> **Task goal**
Copy each of the rows below word for word, keeping every line as it appears.

'''

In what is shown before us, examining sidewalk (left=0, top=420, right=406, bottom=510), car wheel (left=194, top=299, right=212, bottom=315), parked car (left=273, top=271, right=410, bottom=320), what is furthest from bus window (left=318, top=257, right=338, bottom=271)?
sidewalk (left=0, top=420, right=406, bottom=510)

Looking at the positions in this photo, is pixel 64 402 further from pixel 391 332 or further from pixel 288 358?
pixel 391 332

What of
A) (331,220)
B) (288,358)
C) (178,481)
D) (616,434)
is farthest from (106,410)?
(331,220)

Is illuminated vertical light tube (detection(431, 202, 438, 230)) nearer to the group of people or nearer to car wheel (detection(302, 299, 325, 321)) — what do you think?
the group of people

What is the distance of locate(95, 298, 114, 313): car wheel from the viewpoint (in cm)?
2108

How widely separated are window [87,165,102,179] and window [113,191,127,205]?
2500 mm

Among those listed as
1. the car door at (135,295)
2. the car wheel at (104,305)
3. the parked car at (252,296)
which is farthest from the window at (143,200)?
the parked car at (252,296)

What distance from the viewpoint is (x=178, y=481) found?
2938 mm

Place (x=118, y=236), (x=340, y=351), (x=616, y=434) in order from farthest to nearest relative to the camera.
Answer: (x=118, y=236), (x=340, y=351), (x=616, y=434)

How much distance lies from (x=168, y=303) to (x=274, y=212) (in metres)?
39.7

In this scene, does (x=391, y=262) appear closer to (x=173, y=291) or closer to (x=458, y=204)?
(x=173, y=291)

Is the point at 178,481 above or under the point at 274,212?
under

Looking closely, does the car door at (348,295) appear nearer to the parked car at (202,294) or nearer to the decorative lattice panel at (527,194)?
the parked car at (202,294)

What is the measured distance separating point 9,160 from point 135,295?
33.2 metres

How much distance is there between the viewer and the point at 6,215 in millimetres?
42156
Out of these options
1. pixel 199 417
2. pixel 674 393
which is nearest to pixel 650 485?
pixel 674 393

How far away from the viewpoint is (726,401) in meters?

'''

> **The result**
In what is shown before us, examining sidewalk (left=0, top=420, right=406, bottom=510), car wheel (left=194, top=299, right=212, bottom=315), parked car (left=273, top=271, right=410, bottom=320), what is furthest from bus window (left=318, top=257, right=338, bottom=271)?
sidewalk (left=0, top=420, right=406, bottom=510)

Looking at the positions in this photo, is pixel 64 402 further from pixel 391 332 or further from pixel 288 358?
pixel 391 332

What of
A) (331,220)
B) (288,358)
C) (178,481)
D) (616,434)
is farthest from (106,410)?
(331,220)

Is illuminated vertical light tube (detection(431, 202, 438, 230)) nearer to the group of people or nearer to car wheel (detection(302, 299, 325, 321)) — what do you think?
the group of people

What is the distance of locate(95, 298, 114, 313): car wheel from the viewpoint (in cm)?
2108

How widely separated are window [87,165,102,179] and window [113,191,127,205]?
2500 mm

Among those listed as
1. the car door at (135,295)
2. the car wheel at (104,305)
3. the parked car at (252,296)
which is farthest from the window at (143,200)?
the parked car at (252,296)

What distance from the viewpoint is (x=178, y=481) found?
2938 mm

Place (x=118, y=236), (x=340, y=351), (x=616, y=434) in order from farthest to nearest relative to the camera.
Answer: (x=118, y=236), (x=340, y=351), (x=616, y=434)

How much distance lies from (x=168, y=303) to (x=274, y=212) (in metres)?
39.7

In this scene, does (x=391, y=262) appear closer to (x=173, y=291) or closer to (x=458, y=204)?
(x=173, y=291)

Is the point at 178,481 above or under the point at 274,212?
under

Looking closely, does the car door at (348,295) appear nearer to the parked car at (202,294) or nearer to the decorative lattice panel at (527,194)?
the parked car at (202,294)

What is the measured distance separating point 9,160 from point 135,295?
33.2 metres

How much distance is there between the viewer and the point at 6,215 in millimetres?
42156
Out of these options
1. pixel 199 417
2. pixel 674 393
which is nearest to pixel 650 485?
pixel 674 393

How far away from the viewpoint is (726,401) in meters?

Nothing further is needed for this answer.